Presentation by Linda Kiisk, AIA – How Architects Learn
AIARE CRAN and AIA Allied Member Portalais, Inc. sponsored a tour of a private custom residence in the hills overlooking Santa Rosa. Portalais sourced the windows and many of the doors used in this incredible home. In addition, the homeowners found many unique pieces while they were in Europe to add character and to personalize their home.
Following the tour, Linda Kiisk, AIA led us through a playful and informative talk about the way architects “see” compared to other professions and members of the population. We were asked to draw what we saw from a photograph of a tissue box.
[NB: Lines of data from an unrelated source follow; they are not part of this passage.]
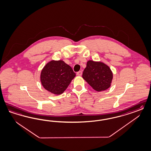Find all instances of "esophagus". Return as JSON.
<instances>
[{
    "label": "esophagus",
    "instance_id": "1",
    "mask_svg": "<svg viewBox=\"0 0 151 151\" xmlns=\"http://www.w3.org/2000/svg\"><path fill=\"white\" fill-rule=\"evenodd\" d=\"M77 75L78 76H81L82 75V71H79L77 73Z\"/></svg>",
    "mask_w": 151,
    "mask_h": 151
}]
</instances>
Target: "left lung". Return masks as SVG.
Segmentation results:
<instances>
[{
  "label": "left lung",
  "instance_id": "left-lung-1",
  "mask_svg": "<svg viewBox=\"0 0 151 151\" xmlns=\"http://www.w3.org/2000/svg\"><path fill=\"white\" fill-rule=\"evenodd\" d=\"M82 77L93 89L101 92L111 87L113 73L109 67L104 63L89 60Z\"/></svg>",
  "mask_w": 151,
  "mask_h": 151
}]
</instances>
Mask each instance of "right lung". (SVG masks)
I'll return each instance as SVG.
<instances>
[{
    "label": "right lung",
    "mask_w": 151,
    "mask_h": 151,
    "mask_svg": "<svg viewBox=\"0 0 151 151\" xmlns=\"http://www.w3.org/2000/svg\"><path fill=\"white\" fill-rule=\"evenodd\" d=\"M75 77L72 68L63 60H52L42 69L40 80L45 89L59 95L65 91Z\"/></svg>",
    "instance_id": "1"
}]
</instances>
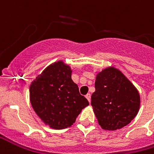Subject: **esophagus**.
Segmentation results:
<instances>
[{"mask_svg":"<svg viewBox=\"0 0 154 154\" xmlns=\"http://www.w3.org/2000/svg\"><path fill=\"white\" fill-rule=\"evenodd\" d=\"M85 98H87L88 101H89V102H90V98H91V94H90V93H88L87 94L85 95Z\"/></svg>","mask_w":154,"mask_h":154,"instance_id":"1","label":"esophagus"}]
</instances>
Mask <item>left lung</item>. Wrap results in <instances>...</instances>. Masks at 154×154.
Wrapping results in <instances>:
<instances>
[{
  "label": "left lung",
  "mask_w": 154,
  "mask_h": 154,
  "mask_svg": "<svg viewBox=\"0 0 154 154\" xmlns=\"http://www.w3.org/2000/svg\"><path fill=\"white\" fill-rule=\"evenodd\" d=\"M91 106L98 124L104 130L116 131L132 121L140 106V96L130 80L114 66L96 75Z\"/></svg>",
  "instance_id": "1"
}]
</instances>
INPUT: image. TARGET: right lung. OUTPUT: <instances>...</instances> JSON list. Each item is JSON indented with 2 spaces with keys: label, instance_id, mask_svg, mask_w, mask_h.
I'll list each match as a JSON object with an SVG mask.
<instances>
[{
  "label": "right lung",
  "instance_id": "right-lung-1",
  "mask_svg": "<svg viewBox=\"0 0 154 154\" xmlns=\"http://www.w3.org/2000/svg\"><path fill=\"white\" fill-rule=\"evenodd\" d=\"M72 70L64 60L47 67L31 82L30 101L34 111L51 128L60 130L75 123L89 102L72 80Z\"/></svg>",
  "mask_w": 154,
  "mask_h": 154
}]
</instances>
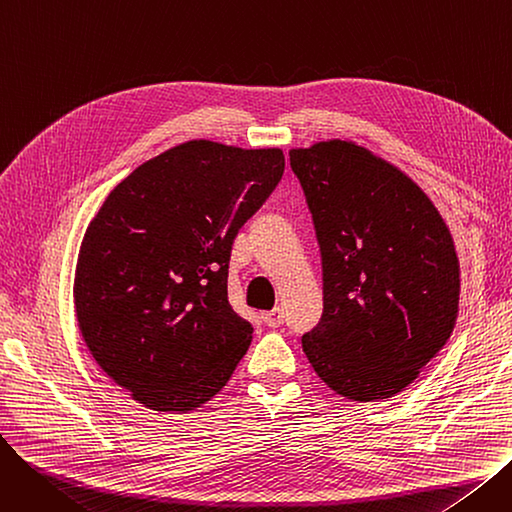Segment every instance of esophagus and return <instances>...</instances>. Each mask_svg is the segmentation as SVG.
Masks as SVG:
<instances>
[{"instance_id": "34e87169", "label": "esophagus", "mask_w": 512, "mask_h": 512, "mask_svg": "<svg viewBox=\"0 0 512 512\" xmlns=\"http://www.w3.org/2000/svg\"><path fill=\"white\" fill-rule=\"evenodd\" d=\"M261 319H263V324H265V326H270V328H280V326L284 324V313H282V309H280V307H276V309H272V311L263 313V315H261Z\"/></svg>"}]
</instances>
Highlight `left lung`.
<instances>
[{
  "instance_id": "obj_1",
  "label": "left lung",
  "mask_w": 512,
  "mask_h": 512,
  "mask_svg": "<svg viewBox=\"0 0 512 512\" xmlns=\"http://www.w3.org/2000/svg\"><path fill=\"white\" fill-rule=\"evenodd\" d=\"M324 272L303 351L336 394L373 402L415 382L452 334L459 257L442 215L396 166L351 141L292 149Z\"/></svg>"
}]
</instances>
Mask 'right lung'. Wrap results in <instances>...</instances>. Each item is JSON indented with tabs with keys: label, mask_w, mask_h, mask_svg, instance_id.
<instances>
[{
	"label": "right lung",
	"mask_w": 512,
	"mask_h": 512,
	"mask_svg": "<svg viewBox=\"0 0 512 512\" xmlns=\"http://www.w3.org/2000/svg\"><path fill=\"white\" fill-rule=\"evenodd\" d=\"M284 174L280 149L188 141L107 195L80 245L74 307L97 365L143 407L193 411L253 326L228 303L232 242Z\"/></svg>",
	"instance_id": "add662e5"
}]
</instances>
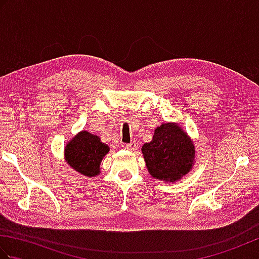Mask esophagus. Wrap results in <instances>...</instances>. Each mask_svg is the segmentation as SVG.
I'll list each match as a JSON object with an SVG mask.
<instances>
[{
    "instance_id": "1",
    "label": "esophagus",
    "mask_w": 259,
    "mask_h": 259,
    "mask_svg": "<svg viewBox=\"0 0 259 259\" xmlns=\"http://www.w3.org/2000/svg\"><path fill=\"white\" fill-rule=\"evenodd\" d=\"M123 147L128 150H136L137 149V144H136V142H130V144L123 145Z\"/></svg>"
}]
</instances>
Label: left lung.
I'll use <instances>...</instances> for the list:
<instances>
[{
    "instance_id": "obj_1",
    "label": "left lung",
    "mask_w": 259,
    "mask_h": 259,
    "mask_svg": "<svg viewBox=\"0 0 259 259\" xmlns=\"http://www.w3.org/2000/svg\"><path fill=\"white\" fill-rule=\"evenodd\" d=\"M151 177L176 183L188 174L195 161L194 142L177 123L156 128L152 140L141 148Z\"/></svg>"
}]
</instances>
The drawing exercise was a way to assess our unique visualization and learning styles. According to Linda, architects tend to see in 3D and see an object as it relates to the space around it. Others who are more detail oriented see the pattern on the box and are less focused on the dimensions of the object. They tend to see in 2D. Knowing this allows architects to successfully modify their communication techniques and design solutions to respond to the needs of a broader population.
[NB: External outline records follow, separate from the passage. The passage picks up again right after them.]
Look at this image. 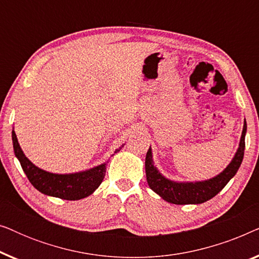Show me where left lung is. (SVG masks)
<instances>
[{
  "label": "left lung",
  "mask_w": 259,
  "mask_h": 259,
  "mask_svg": "<svg viewBox=\"0 0 259 259\" xmlns=\"http://www.w3.org/2000/svg\"><path fill=\"white\" fill-rule=\"evenodd\" d=\"M246 121L244 119L242 136L235 155L229 165L217 176L210 179L196 180V182H177L171 180L162 175L154 165L153 153L150 146L145 159V171L148 186L162 199L176 205L201 204L210 200L215 194L224 189V186L231 180L238 171L243 161L244 148H245Z\"/></svg>",
  "instance_id": "left-lung-1"
}]
</instances>
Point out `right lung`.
Wrapping results in <instances>:
<instances>
[{
  "label": "right lung",
  "instance_id": "add662e5",
  "mask_svg": "<svg viewBox=\"0 0 259 259\" xmlns=\"http://www.w3.org/2000/svg\"><path fill=\"white\" fill-rule=\"evenodd\" d=\"M12 138L14 153H15V157L19 159L23 172L26 173L31 185L37 191H40L41 193L46 194V196L66 200H79L91 196L104 180V177L106 175V166H107L109 159L100 165L83 169V171L73 173H53L37 167L26 157V154H24V152L20 146L14 128L12 132ZM123 145L116 148L114 154L121 150Z\"/></svg>",
  "mask_w": 259,
  "mask_h": 259
}]
</instances>
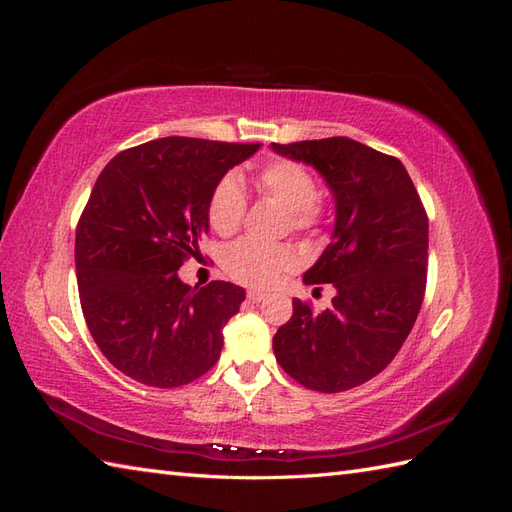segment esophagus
<instances>
[{
  "label": "esophagus",
  "mask_w": 512,
  "mask_h": 512,
  "mask_svg": "<svg viewBox=\"0 0 512 512\" xmlns=\"http://www.w3.org/2000/svg\"><path fill=\"white\" fill-rule=\"evenodd\" d=\"M265 297H267V294L262 292V290H250V292H247V299H250L252 303H260V301H265Z\"/></svg>",
  "instance_id": "obj_1"
}]
</instances>
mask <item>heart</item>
I'll list each match as a JSON object with an SVG mask.
<instances>
[{"label":"heart","instance_id":"obj_1","mask_svg":"<svg viewBox=\"0 0 512 512\" xmlns=\"http://www.w3.org/2000/svg\"><path fill=\"white\" fill-rule=\"evenodd\" d=\"M262 196L286 209V226L299 235H312L324 222L318 185L309 170L292 160H273L254 177ZM245 194L235 177H222L207 203L209 226L222 237L235 235L245 218ZM294 267V254L286 245H267L252 239L232 243L224 254L226 273L245 286L269 288Z\"/></svg>","mask_w":512,"mask_h":512}]
</instances>
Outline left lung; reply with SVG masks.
Here are the masks:
<instances>
[{
    "label": "left lung",
    "mask_w": 512,
    "mask_h": 512,
    "mask_svg": "<svg viewBox=\"0 0 512 512\" xmlns=\"http://www.w3.org/2000/svg\"><path fill=\"white\" fill-rule=\"evenodd\" d=\"M273 149L312 164L337 203L333 241L303 277L337 294L324 312L294 299L273 352L307 389L342 393L378 376L414 327L427 284V213L404 164L352 138Z\"/></svg>",
    "instance_id": "8db88e82"
}]
</instances>
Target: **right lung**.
Instances as JSON below:
<instances>
[{"instance_id": "1", "label": "right lung", "mask_w": 512, "mask_h": 512, "mask_svg": "<svg viewBox=\"0 0 512 512\" xmlns=\"http://www.w3.org/2000/svg\"><path fill=\"white\" fill-rule=\"evenodd\" d=\"M260 143L166 136L104 166L76 226V282L100 352L132 380L175 389L218 363L222 329L245 290L188 286L179 267L207 235V203Z\"/></svg>"}]
</instances>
These are the primary ways in which people see objects, but in the course of her research she has found up to five different ways that people see the world around us. Depending on your client’s learning style, those that see more 2D may prefer straight lines and very clean design. If they see 3D,they usually prefer curved lines and arched windows. By knowing this, you can begin to get an idea of what a client will respond to and look for in a design.
Linda Kiisk, AIA is president-elect of the National Architectural Accrediting Board (NAAB). As a faculty member at various academic institutions, she focused her research on how brain differences affected design. She holds a Master of Architecture from the University of Pennsylvania and is a Fulbright Scholar.